Basta leer las cartas que se escribían las aristócratas británicas del XVIII y el XIX para ver que lo que entendemos por amor es un consenso social y que cambia con el tiempo, con los gobiernos, con el auge de la ciencia, con el descrédito de la religión. Aquellas mujeres vivían amores que hoy no están registrados en los diccionarios. Ni siquiera en nuestra idea del mundo.
Estas mujeres se escribían cartas apasionadas. Qué amores, qué fervores. Cuánto se echaban de menos y cuánto anhelo tenían la una por la otra. Incluso las cartas que a finales del XIX escribía la catoliquísima y ultraconservadora Sofía Casanova a la escritora Blanca de los Ríos expresan unos amores que a ojos de hoy se nos van de madre. Era una pasión afectiva, devota, aunque la cultura hipersexualizada de hoy no nos deje entender un amor que no pase por el revolcón.
A aquello lo llamaban amistades románticas y tenía el visto bueno de la sociedad.

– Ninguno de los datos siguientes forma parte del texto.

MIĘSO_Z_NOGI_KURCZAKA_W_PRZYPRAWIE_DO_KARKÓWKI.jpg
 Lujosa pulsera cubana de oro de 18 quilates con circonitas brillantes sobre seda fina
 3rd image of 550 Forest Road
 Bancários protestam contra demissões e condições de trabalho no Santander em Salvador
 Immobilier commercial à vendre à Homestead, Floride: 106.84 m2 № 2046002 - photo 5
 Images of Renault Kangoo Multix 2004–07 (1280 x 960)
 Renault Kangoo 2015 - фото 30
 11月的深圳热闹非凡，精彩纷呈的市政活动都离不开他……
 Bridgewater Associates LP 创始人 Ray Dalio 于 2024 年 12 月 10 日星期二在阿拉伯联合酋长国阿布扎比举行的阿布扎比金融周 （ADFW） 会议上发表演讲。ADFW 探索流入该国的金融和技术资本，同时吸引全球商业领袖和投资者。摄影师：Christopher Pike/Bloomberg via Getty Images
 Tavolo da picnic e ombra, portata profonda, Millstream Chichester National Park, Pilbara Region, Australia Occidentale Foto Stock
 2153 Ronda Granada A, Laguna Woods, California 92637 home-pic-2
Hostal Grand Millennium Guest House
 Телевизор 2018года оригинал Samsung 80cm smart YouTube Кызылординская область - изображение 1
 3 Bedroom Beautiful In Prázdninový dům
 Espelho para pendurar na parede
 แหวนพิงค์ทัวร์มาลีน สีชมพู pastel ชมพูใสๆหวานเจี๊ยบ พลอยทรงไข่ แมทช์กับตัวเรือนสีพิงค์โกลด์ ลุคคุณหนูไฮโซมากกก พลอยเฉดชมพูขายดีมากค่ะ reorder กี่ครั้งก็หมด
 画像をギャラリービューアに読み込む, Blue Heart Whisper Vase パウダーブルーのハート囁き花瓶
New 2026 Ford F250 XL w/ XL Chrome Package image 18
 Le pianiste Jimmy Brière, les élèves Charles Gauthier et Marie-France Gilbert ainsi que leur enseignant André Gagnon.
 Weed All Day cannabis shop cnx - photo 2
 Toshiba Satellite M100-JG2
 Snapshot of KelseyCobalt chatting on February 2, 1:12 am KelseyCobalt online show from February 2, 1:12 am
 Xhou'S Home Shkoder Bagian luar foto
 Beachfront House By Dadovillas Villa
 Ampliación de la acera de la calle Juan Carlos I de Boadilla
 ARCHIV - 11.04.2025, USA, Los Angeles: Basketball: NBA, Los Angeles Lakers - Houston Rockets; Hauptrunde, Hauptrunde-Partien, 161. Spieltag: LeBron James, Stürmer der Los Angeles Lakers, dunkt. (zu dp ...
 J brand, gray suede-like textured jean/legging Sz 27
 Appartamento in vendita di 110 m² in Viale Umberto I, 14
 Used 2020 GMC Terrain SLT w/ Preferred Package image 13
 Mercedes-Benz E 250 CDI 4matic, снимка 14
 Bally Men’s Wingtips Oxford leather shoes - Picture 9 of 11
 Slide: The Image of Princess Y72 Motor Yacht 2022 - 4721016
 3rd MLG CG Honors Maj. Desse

Era correcto que las jovencitas solteras se besaran y se acariciaran en público, que durmieran juntas y hasta que sintieran celos si otra buena amiga aparecía por ahí. Lo tomaban como un mero entretenimiento antes de que les llegara la hora de la verdad: el casamiento; y el altísimo propósito de sus vidas: tener hijos y cuidar al marido.
Había otra expresión para las mujeres que decidieron no casarse y vivir en compañía de otra mujer: matrimonios bostonianos (porque en Boston había muchas parejas de este tipo). Aquello estaba bien visto por dos motivos. Porque eran muy pocas: solo podían hacerlo las ricas y poderosas. Y porque se daba por hecho que eran amigas (del sexo entre mujeres ni se hablaba y de lo que no se habla, para la sociedad, no existe).
Pero, ¿qué más da si tenían sexo entre ellas o no? Eso de poner etiquetas a la gente por su sexualidad es un invento del siglo XIX. Antes no existía ese listín que empezó con la heterosexualidad y la homosexualidad y que va ya por la hiperespecialización del sapiosexual, el lumbersexual, el spornosexual...
¿Por qué nuestra identidad debe basarse en nuestra sexualidad? Eso fue idea de hombres que desde mitad del XIX intentaron hacer ciencia del deseo y les salió un catálogo de especies con nombres que hoy resultan espeluznantes: tercer sexo, invertidos puros, seudoinvertidos, marimachos, felatrices, viragos (“mujer varonil”), ginófilas (“que aman a las mujeres”), mujerados...
Fail y mil veces fail!
Por eso hoy hay personas que paran los pies a los que ponen nombres como el que dispara la pegatina del precio de un yogur. Personas que hoy reclaman las palabras sáfica y safismo para decir quiénes son, cómo sienten, cómo piensan, cómo viven. Que agarran las letras como el que coge el timón de su vida. Que saben que no hay nadie mejor para poner un nombre que las propias personas que construyen su significado.